У скольких из нас при входе в знакомое бистро — где форма беседы, в основном на тему политики, так часто напоминает сложную игру, правил которой никто не знает, и где каждый хоть и спорит невпопад, но все же желает во что бы то ни стало утвердить свое мнение — возникало ощущение, что ты пришел на чай к ненормальным? Петер Хандке[22] в книге «Писатель после полудня» признается, что часто испытывал этот «синдром Алисы»:
Он потому и пошел в этот гостиничный ресторан на окраине города, который про себя называл «кафе», чтобы удостовериться, что он не чокнутый, а даже наоборот — в чем он всегда убеждался в обществе других людей он был одной из редких личностей, чье душевное здоровье более-менее в норме.
Если и существовал ребенок, который испытывал похожее тревожное чувство, глядя на окружающий мир, то им был сын пастора из Дарсбери в графстве Чешир. Этот мальчик (по всей видимости, сверх меры одаренный в математике и логике…) действительно очень рано ощутил свою несхожесть с другими и как следствие — одиночество. И тогда он придумал себе в утешение старшего товарища и друга, которого назвал Льюис Кэрролл, и вместе с ним создал взамен — с улыбкой, но и с сарказмом — свой особенный мир, где маленькие девочки, которыми он втайне любовался, животные, которым он глубоко сочувствовал, и чопорные и напыщенные персонажи его эпохи выглядели архетипическими марионетками.
Однако если тот, кто позднее станет эксцентричным чудаком и диаконом Чарльзом Латвиджем Доджсоном, явно обладал незаурядным умом, то Льюис Кэрролл был истинным гением, и, создавая эту комедию в мире снов, он не только едко высмеял чрезвычайно консервативное викторианское общество своего времени, но и — на вид совершенно невинным образом — навечно заклеймил нравственные и духовные ценности западного мира в целом.
Как любой гений, Кэрролл ограничился очень простым приемом: он самым естественным образом взял за основу старейшую и сильнейшую духовную традицию своей страны, антиинтеллектуалистский прагматизм, незыблемую англосаксонскую веру в здравый смысл, законченную модель которого ранее описал доктор Сэмюэл Джонсон и которая нашла дальнейшее воплощение у писателей, мастеров сарказма, вроде Сэмюэла Батлера[23] («Это была такая прекрасная, такая замечательная теория, увы, уничтоженная какой-то гадкой мелочью!», из книги «Путь всякой плоти»), Лоренса Стерна, отчасти Чарльза Диккенса, Г. К. Честертона («Сумасшедший тот, кто утратил все, кроме разума», из книги «Ортодоксия») и особенно Джерома К. Джерома.
Однако Кэрролл, как истинный логик — что делает его вклад одинаково уморительным и незабываемым, — ограничился доказательством через абсурд, он довел до бессмыслицы (излюбленный насмешливый выпад здравого смысла) последствия самых классических и самых ограниченных предрассудков своего времени и, поступив так, создал самое действенное, попирающее догмы, произведение из всех когда-либо написанных.

## ЗАДАНИЕ A
Представьте в виде списка строк JSON часть перечня: всё от строки, содержащей «Can you tell me which from (562,852), (45,798)», до самого конца перечня, включая обе границы. Каждая строка должна стать отдельным элементом, пустые строки нужно пропустить.
Перечень никак не связан с отрывком о Льюисе Кэрролле.

## ИСХОДНЫЕ ДАННЫЕ
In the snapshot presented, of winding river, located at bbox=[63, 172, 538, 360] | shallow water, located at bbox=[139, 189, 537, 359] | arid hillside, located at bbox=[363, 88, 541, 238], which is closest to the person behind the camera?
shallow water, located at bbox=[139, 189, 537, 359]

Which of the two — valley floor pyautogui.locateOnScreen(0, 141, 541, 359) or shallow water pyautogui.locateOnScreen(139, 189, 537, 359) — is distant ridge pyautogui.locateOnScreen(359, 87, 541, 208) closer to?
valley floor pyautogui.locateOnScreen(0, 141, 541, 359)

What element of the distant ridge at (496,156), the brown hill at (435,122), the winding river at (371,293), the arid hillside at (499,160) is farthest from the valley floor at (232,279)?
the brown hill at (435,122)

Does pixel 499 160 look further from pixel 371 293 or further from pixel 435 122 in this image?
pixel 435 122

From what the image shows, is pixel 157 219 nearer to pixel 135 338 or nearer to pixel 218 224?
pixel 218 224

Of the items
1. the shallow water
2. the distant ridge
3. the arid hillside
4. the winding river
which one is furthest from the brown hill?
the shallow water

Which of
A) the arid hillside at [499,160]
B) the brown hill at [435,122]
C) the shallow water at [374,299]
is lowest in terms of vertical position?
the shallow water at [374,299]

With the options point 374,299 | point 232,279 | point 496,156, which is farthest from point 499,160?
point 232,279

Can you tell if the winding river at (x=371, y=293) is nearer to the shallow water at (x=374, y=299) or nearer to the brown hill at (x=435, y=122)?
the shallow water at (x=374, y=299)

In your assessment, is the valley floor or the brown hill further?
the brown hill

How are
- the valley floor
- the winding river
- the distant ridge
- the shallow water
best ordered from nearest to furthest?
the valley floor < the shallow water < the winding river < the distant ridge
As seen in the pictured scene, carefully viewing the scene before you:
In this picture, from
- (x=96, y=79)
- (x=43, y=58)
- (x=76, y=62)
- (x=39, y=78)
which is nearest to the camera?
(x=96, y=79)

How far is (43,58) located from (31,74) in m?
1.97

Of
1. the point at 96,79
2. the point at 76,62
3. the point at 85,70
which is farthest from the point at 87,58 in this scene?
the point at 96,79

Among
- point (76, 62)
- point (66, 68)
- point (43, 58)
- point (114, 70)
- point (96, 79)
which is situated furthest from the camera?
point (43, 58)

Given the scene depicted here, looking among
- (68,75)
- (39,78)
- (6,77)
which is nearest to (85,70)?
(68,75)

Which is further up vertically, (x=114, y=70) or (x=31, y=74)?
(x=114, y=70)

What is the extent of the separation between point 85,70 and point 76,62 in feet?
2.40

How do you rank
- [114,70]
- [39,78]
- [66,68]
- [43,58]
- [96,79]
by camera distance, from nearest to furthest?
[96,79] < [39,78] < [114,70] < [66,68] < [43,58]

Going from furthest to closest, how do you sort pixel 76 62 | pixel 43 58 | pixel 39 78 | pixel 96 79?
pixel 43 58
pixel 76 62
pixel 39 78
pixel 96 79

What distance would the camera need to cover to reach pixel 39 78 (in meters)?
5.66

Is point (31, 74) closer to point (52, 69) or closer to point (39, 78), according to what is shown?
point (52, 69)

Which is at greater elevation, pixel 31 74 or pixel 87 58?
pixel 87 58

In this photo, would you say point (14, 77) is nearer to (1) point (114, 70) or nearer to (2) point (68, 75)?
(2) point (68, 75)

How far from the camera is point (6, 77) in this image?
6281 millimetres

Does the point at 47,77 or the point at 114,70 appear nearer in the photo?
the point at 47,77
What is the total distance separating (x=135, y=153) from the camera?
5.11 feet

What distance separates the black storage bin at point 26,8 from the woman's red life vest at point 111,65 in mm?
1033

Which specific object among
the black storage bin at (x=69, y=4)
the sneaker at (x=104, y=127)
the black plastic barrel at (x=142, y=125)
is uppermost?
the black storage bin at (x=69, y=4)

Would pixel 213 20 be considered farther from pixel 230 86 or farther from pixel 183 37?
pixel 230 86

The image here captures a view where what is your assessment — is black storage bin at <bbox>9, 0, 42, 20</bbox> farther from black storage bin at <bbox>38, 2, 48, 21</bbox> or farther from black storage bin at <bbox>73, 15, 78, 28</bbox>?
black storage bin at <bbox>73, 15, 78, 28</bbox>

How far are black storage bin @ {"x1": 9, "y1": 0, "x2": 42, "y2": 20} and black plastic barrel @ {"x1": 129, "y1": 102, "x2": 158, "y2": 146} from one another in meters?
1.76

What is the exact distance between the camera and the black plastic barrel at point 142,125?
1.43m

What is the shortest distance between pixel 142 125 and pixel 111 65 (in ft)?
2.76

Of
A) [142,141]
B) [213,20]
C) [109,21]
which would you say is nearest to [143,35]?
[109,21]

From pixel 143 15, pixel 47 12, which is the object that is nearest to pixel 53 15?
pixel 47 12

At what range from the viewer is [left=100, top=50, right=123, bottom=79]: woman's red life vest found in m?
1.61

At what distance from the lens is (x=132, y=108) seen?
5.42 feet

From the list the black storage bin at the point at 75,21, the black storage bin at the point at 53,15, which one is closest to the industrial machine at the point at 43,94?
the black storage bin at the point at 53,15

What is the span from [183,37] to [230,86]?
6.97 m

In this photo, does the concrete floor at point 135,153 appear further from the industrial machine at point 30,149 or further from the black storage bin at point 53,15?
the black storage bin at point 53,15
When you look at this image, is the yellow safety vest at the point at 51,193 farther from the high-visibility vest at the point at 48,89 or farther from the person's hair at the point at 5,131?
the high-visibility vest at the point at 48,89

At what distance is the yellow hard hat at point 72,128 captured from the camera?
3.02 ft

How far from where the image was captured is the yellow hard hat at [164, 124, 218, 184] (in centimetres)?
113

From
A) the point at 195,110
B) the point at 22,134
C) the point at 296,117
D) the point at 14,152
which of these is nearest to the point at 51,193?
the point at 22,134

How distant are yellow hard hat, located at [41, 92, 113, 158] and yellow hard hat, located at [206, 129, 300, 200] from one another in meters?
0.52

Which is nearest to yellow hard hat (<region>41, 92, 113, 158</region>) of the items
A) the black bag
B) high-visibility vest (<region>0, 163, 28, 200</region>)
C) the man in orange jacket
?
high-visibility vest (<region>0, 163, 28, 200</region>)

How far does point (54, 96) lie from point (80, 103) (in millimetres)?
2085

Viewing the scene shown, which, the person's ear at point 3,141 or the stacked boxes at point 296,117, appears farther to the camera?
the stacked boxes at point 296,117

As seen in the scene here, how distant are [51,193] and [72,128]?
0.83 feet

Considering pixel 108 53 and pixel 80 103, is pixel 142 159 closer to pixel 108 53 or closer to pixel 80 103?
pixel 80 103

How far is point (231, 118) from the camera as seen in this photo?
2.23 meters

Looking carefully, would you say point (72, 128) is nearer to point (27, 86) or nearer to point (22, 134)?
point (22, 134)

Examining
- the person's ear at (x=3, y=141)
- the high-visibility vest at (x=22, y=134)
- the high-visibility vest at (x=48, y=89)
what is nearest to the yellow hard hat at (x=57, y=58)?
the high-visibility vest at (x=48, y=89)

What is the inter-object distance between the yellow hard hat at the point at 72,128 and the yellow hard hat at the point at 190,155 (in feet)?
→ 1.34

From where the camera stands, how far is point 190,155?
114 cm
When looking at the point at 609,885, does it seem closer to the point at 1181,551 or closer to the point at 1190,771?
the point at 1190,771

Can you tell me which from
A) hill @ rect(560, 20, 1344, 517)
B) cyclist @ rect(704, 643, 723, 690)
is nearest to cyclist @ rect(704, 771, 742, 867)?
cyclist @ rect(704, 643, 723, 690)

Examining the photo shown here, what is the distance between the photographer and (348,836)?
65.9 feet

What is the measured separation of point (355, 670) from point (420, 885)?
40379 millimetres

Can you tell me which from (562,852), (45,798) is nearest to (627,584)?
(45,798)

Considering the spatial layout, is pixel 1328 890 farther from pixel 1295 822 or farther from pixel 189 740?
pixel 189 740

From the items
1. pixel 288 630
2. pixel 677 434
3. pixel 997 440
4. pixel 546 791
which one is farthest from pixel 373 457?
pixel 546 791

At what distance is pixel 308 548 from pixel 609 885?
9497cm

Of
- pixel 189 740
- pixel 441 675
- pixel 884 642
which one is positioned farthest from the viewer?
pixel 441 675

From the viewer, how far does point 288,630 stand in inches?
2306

## ЗАДАНИЕ B
Как мог бы продолжаться отрывок о Льюисе Кэрролле после его последнего предложения? Напишите это продолжение.

## РЕЗУЛЬТАТ A
[
  "Can you tell me which from (562,852), (45,798) is nearest to (627,584)?",
  "(45,798)",
  "Considering the spatial layout, is pixel 1328 890 farther from pixel 1295 822 or farther from pixel 189 740?",
  "pixel 189 740",
  "From the items",
  "1. pixel 288 630",
  "2. pixel 677 434",
  "3. pixel 997 440",
  "4. pixel 546 791",
  "which one is farthest from pixel 373 457?",
  "pixel 546 791",
  "At what distance is pixel 308 548 from pixel 609 885?",
  "9497cm",
  "Of",
  "- pixel 189 740",
  "- pixel 441 675",
  "- pixel 884 642",
  "which one is positioned farthest from the viewer?",
  "pixel 441 675",
  "From the viewer, how far does point 288,630 stand in inches?",
  "2306"
]

## РЕЗУЛЬТАТ B
Лин Юйтан, китайский философ, уехавший в Соединенные Штаты, писал:
Презрение англичан к теориям, их манера неторопливо, по мере надобности, их саботировать и в любом случае их медлительность в поиске собственного пути, любовь к личной свободе, уважению и здравому смыслу порядка — вещи, которые действуют на ход событий гораздо сильнее, чем любая логика немецкого диалектика…
А я добавлю: равно как и все блестящие рассуждения француза-картезианца. Причина, вероятно, по которой, заметим по ходу, Льюиса Кэрролла так мало читают во Франции, и, конечно, менее всего те признанные серьезные умы, которые относят его произведения в разряд детской литературы. Мне кажется, правда состоит в том, что эта книга — они предчувствуют это — может показать их самих, запечатленных в бессмертном образе Шалтая-Болтая — закоренелого педанта, закупоренного в своей форме самодовольного яйца, который хвалится тем, что может заставить слово означать то, что ему нужно, потому что, как он безапелляционно заявляет Алисе: «Нужно просто знать, кто здесь хозяин!» Или же в образе забавного Белого Рыцаря, чей блестящий ум не перестает изобретать самые невозможные и самые бесполезные вещи, тогда как сам он неспособен и нескольких секунд удержаться в седле своего смирного скакуна.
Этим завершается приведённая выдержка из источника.